Notre Dame, with one of the toughest schedules in the country, has beaten four ranked teams and only has one more ranked team left on its schedule, at USC in its final game of the season. Oregon has so far blazed through the Pac-12, its ridiculous offense running up scores all season (although it’s heading into its toughest stretch, with three of its final four games against ranked opponents — USC, Stanford and Oregon State — before a likely Pac-12 Championship Game).
It is worth noting that having this many top teams being undefeated 10 weeks into the college football season is not exactly a novelty. Crazy things happen in November in college football, like Iowa State beating an undefeated Oklahoma State and throwing BCS computers into overdrive. At this point in 2011, the top-five teams in the BCS standings were undefeated; only LSU made it to bowl season undefeated. At this point in 2010, the top five teams in BCS standings were undefeated; only Auburn, Oregon and TCU ran the table, which made for an obvious Auburn-Oregon pick for the national title game. In 2009 the top-seven teams were all undefeated at this point; no one was thinking that Cincinnati, Boise State or TCU should have gotten the national title game bid over Alabama and Texas.

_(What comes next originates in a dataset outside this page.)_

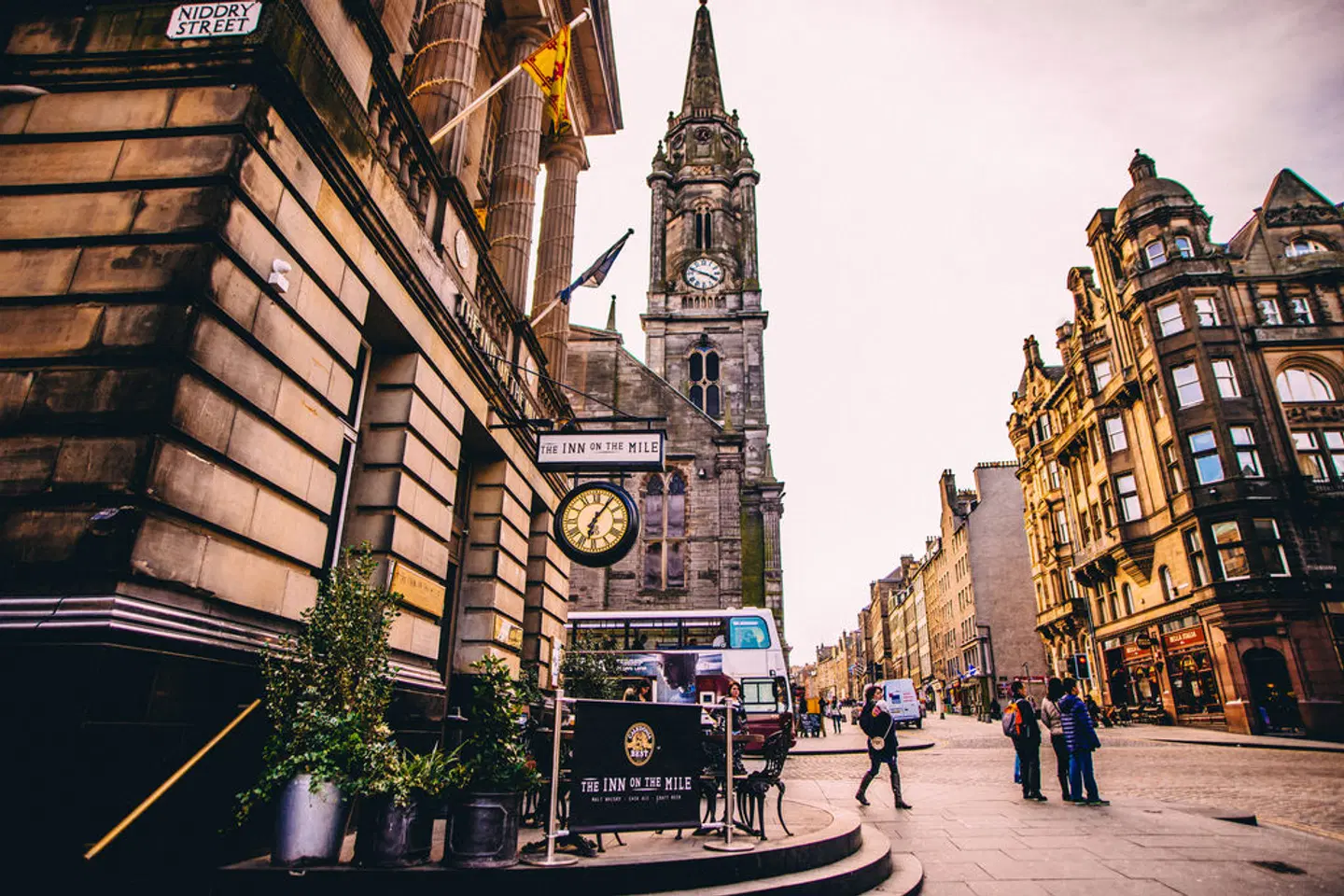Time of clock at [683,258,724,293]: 3:48
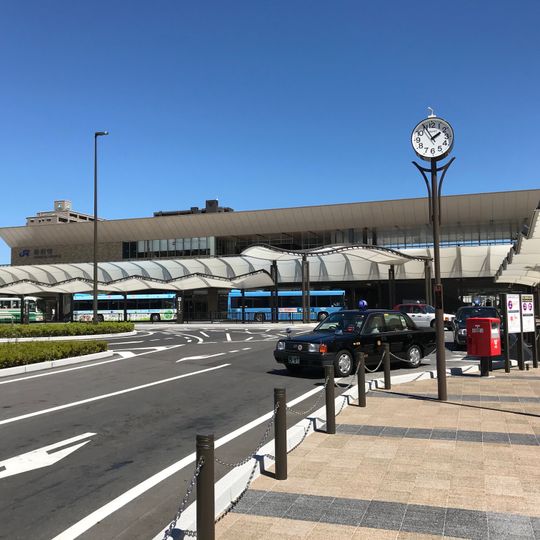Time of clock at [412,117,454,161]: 1:55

But undefeated Kansas State, Notre Dame and Oregon would make a tough logjam for one-loss SEC teams to crack (Florida, Georgia, LSU and Mississippi State all have only one loss). Should they run the table, one couldn’t possibly poke a hole in any of those three teams’ undefeated seasons, unlike back in 2009 when teams from weak conferences like Cincinnati, TCU and Boise State all headed to bowl season undefeated.
The Big 12 is a legit conference, and the K-State Wildcats are mauling it. Notre Dame’s tough schedule and its second-in-the-nation defense, behind only Alabama, would make an undefeated Notre Dame as deserving of a title game bid as an undefeated Oregon and the nation’s top-ranked offense.
Yet a national title game without a team from the best football conference would leave everyone wondering what a wondrous thing a four-team playoff would have been for this college football season. (Can you imagine: winner of Alabama-Oregon playing the winner of K-State-Notre Dame? Wow.)
Winning this weekend against LSU, though it’s its toughest test, won’t mean Alabama would be able to scamper all the way to the SEC title game and then the national title game unscathed. A tough matchup against 16th-ranked Texas A&M still looms.
Wherever a possible Alabama loss exists, Mayhem looms nearby, ready to show just how silly the BCS black-box system has been and just how appreciative everyone will be when it’s finally gone forever.